The Indians missed five layups during the first quarter against Plum.

“With girls basketball, it comes down to making layups, making free throws and rebounding the ball,” Cash said.”We’re really struggling at rebounding and making layups. There’s a couple games where I thought the game would have been out of reach if we just made a few layups in the first quarter and then got teams to chase us. We’re allowing teams to stay in the game by missing layups.”

Penn Hills (1-9, 1-3) has scored 32 or fewer points in four of its past five games. During that stretch, the Indians suffered a one-point loss to West Allegheny and a two-point loss to Knoch.

Penn Hills was held to a season-low 10 points in a Jan. 3 loss to Shaler.

Cash has had young teams before. He wants to try to make some changes to get the Indians to improve on the fundamentals.

“As much as you work on and practice and you do things to try and change that during practice, you can’t simulate the game,” Cash said. “We have to go back, regroup and focus on the little things. The little details. I have so many young kids, and getting them to pay attention to detail has been really rough.”

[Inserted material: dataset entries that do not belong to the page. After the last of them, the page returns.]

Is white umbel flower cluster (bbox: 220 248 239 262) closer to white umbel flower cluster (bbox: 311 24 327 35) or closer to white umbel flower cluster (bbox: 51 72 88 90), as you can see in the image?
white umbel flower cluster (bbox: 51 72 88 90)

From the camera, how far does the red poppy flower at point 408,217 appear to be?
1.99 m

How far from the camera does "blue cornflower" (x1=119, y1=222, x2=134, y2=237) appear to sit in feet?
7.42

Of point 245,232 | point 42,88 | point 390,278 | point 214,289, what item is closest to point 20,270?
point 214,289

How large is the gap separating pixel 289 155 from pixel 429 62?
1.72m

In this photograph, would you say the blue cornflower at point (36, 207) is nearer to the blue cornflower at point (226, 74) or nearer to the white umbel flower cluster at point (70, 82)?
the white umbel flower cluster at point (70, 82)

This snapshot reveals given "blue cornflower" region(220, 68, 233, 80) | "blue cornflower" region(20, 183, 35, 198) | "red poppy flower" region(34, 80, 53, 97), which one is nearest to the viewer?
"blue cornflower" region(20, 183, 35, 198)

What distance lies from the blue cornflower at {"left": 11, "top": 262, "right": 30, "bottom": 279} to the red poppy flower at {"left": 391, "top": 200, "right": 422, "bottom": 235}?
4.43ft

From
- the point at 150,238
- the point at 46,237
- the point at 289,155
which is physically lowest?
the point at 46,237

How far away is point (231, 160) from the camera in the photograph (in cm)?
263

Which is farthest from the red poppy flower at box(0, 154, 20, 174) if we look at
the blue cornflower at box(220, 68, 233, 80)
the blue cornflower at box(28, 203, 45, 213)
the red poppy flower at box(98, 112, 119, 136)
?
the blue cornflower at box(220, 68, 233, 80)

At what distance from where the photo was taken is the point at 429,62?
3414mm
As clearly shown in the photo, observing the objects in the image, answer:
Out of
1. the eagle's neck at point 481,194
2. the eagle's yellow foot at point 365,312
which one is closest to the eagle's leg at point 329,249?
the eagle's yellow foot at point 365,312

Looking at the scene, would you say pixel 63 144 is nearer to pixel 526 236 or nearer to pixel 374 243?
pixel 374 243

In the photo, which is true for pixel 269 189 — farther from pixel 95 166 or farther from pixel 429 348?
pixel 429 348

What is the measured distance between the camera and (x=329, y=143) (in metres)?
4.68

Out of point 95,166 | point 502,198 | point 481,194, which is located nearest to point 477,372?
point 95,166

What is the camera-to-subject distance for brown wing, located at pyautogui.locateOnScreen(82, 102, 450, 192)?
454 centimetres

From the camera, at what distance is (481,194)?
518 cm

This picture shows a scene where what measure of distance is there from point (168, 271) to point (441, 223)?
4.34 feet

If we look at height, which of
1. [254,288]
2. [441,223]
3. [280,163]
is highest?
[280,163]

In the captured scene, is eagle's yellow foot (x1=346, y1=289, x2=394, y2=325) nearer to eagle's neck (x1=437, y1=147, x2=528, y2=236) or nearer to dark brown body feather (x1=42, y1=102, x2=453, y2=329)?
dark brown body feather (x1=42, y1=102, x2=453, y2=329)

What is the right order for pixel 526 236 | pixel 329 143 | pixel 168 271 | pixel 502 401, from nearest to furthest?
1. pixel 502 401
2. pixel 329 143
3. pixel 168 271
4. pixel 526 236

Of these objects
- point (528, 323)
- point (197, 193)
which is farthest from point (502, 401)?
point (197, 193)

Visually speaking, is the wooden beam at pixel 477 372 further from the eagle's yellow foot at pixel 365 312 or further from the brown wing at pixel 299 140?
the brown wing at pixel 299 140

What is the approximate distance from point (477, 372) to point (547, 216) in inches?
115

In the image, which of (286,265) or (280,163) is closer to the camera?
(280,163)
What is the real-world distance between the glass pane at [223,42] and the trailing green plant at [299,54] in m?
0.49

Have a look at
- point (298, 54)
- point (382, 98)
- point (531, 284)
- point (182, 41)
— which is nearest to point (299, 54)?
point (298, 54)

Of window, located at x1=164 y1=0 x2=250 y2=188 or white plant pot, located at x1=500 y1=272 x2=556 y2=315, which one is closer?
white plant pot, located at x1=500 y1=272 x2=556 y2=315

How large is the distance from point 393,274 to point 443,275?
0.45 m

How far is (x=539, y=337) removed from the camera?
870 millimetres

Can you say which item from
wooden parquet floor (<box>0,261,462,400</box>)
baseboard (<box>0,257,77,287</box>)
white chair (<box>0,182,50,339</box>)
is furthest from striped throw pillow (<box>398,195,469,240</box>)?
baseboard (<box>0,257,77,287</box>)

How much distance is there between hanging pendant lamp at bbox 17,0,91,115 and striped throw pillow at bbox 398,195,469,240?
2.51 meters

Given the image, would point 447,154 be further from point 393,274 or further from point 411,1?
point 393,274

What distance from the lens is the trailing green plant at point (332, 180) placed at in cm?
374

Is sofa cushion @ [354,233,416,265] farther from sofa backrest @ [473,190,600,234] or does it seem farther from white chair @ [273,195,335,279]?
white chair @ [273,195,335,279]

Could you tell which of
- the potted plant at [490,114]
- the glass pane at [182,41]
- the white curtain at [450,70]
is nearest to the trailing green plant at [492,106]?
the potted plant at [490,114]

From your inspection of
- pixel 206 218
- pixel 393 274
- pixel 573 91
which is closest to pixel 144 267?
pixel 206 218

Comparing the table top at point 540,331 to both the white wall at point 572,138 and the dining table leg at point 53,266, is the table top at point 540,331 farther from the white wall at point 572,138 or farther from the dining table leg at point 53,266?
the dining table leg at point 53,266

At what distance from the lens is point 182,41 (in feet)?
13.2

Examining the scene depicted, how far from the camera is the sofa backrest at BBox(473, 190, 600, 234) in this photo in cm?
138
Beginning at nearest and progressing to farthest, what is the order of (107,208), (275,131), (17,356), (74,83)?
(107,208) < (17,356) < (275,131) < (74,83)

Against Plum, the Indians built a 9-7 lead at the end of the first quarter despite their misses. Cara Crawford scored seven of her 12 points in the opening frame. The Mustangs stole the momentum back with excellent 3-point shooting.

Plum ended the first quarter with a trey at the buzzer from Riley Stephans. Stephans finished with six 3-pointers and scored a game-high 23 points.

Penn Hills trailed 18-15 at halftime. The Mustangs stretched the lead to 11 points at the end of the third quarter.

Penn Hills got the lead within six, 35-29, following a 3-pointer from Milani Oliver with three minutes remaining. However, the Indians’ offense couldn’t string together any more baskets.

Oliver finished with a team-high 13 points for Penn Hills.